Of course, some of the more ambitious measures to close streets to cars pose risks of their own. Proposals to shut down entire swaths of roadways to traffic have been met with fears of creating destinations where homebound Bostonians might congregate in unsafe numbers. Closing streets can also be expensive and divert resources that could be used elsewhere: New York City, for example, suspended a program that shut down streets in each borough after too few people made use of the additional space to justify the expense. “We’re watching other cities and trying to learn from them, and there have been lots of lessons so far,” says Eliza Parad, interim executive director of the Boston Cyclists Union, which is part of the Vision Zero Coalition. “Especially as we get into the summer, more people will be out looking for places to recreate, and it will be important to figure out how to do this right.”
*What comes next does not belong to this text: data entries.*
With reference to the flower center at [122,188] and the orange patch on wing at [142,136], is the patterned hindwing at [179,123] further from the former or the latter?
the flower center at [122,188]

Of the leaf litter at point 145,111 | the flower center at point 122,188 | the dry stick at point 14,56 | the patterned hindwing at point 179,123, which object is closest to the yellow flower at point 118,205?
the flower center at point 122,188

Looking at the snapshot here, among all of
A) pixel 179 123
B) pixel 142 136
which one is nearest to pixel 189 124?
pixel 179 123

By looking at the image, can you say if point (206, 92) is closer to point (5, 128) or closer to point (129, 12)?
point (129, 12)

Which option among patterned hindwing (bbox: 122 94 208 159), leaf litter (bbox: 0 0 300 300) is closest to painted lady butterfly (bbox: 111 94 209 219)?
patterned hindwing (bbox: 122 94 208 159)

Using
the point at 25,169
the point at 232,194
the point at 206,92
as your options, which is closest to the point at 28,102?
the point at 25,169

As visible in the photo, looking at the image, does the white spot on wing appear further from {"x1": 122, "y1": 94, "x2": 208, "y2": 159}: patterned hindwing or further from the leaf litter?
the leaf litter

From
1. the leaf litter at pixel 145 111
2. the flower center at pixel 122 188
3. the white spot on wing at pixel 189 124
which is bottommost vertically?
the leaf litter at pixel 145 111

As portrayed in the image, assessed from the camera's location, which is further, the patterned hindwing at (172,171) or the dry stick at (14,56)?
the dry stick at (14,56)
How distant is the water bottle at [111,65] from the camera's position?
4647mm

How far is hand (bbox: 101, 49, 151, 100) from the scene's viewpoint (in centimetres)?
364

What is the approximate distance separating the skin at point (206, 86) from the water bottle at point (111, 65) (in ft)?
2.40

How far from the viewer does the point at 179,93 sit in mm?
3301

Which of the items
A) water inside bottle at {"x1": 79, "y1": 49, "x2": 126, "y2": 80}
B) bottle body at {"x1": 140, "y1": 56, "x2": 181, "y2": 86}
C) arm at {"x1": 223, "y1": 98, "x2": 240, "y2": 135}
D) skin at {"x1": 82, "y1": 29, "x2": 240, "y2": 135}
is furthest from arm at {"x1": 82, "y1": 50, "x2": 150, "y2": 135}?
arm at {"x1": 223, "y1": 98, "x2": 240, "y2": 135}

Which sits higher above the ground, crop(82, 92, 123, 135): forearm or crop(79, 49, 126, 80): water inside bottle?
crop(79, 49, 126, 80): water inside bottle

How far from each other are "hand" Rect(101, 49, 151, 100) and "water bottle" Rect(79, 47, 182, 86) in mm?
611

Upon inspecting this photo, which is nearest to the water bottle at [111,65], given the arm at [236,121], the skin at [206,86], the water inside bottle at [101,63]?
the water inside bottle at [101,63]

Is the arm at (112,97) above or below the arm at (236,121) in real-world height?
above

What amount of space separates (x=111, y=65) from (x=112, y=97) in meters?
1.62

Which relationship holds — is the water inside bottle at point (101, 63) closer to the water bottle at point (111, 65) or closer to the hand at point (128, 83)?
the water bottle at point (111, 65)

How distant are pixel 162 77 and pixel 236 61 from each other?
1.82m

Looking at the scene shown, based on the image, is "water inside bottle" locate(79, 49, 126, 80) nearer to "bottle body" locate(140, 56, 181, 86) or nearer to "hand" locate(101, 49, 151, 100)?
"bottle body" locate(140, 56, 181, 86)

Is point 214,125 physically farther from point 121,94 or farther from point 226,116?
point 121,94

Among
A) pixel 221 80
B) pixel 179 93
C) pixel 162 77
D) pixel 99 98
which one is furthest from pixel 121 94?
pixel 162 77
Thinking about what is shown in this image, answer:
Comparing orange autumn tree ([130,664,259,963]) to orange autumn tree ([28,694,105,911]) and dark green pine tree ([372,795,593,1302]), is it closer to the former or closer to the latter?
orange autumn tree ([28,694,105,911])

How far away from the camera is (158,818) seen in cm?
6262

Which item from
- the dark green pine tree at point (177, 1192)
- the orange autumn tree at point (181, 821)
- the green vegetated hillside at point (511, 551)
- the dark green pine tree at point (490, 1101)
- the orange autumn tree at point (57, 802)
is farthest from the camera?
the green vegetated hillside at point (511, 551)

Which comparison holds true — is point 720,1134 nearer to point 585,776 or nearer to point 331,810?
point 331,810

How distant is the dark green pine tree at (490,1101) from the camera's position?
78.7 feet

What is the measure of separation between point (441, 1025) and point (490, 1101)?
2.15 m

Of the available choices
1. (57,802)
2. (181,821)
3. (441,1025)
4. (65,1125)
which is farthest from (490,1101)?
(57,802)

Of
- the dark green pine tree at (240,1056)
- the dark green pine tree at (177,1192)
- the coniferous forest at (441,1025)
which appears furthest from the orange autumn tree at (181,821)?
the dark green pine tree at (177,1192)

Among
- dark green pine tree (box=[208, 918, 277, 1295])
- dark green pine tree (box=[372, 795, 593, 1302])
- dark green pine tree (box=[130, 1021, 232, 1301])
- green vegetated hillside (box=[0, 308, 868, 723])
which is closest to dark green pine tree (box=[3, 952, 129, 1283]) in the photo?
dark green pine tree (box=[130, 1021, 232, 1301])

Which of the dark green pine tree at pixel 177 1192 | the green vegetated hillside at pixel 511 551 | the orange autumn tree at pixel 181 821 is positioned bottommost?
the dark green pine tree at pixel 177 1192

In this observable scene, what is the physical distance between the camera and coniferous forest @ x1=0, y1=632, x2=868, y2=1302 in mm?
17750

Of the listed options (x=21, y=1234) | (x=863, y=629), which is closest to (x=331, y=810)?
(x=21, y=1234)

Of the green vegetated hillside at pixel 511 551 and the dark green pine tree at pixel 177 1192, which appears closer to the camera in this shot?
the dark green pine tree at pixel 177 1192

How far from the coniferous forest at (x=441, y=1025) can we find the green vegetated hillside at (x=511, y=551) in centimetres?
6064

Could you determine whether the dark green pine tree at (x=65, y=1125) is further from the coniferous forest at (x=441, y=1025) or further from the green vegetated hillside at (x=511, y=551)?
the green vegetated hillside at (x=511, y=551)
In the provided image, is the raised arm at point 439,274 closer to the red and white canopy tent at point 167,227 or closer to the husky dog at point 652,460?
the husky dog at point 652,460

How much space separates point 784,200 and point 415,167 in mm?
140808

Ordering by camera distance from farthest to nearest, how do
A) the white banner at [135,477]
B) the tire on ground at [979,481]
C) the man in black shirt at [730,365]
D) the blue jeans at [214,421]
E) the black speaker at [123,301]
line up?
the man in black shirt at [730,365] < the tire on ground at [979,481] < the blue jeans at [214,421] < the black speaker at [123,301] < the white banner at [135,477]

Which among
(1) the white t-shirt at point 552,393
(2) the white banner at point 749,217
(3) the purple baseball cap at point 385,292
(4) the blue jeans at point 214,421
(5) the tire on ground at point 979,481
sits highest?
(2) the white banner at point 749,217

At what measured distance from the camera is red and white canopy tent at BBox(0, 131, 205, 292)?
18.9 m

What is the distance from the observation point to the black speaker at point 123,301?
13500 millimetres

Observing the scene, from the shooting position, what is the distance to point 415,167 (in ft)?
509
Regardless of what measures are ultimately taken in Boston, the stakes couldn’t be higher. Transit activists have begun considering the possibility of a road-safety perfect storm once the city begins to ease lockdown restrictions, whenever that may be. Because commuters heading back to work will likely be wary of taking public transportation if they can help it, it’s possible that Boston will see unusually high numbers of both cars and cyclists taking to the streets. Planning for that surge now by giving bikes and pedestrians an unprecedented share of the road would help keep them safe by keeping them separated, both from cars and from one another. Our streets are clearly not suited for these trying times, and frankly weren’t cutting it before the pandemic either, sometimes with deadly consequences. What better time than now to make historic investments in making them better?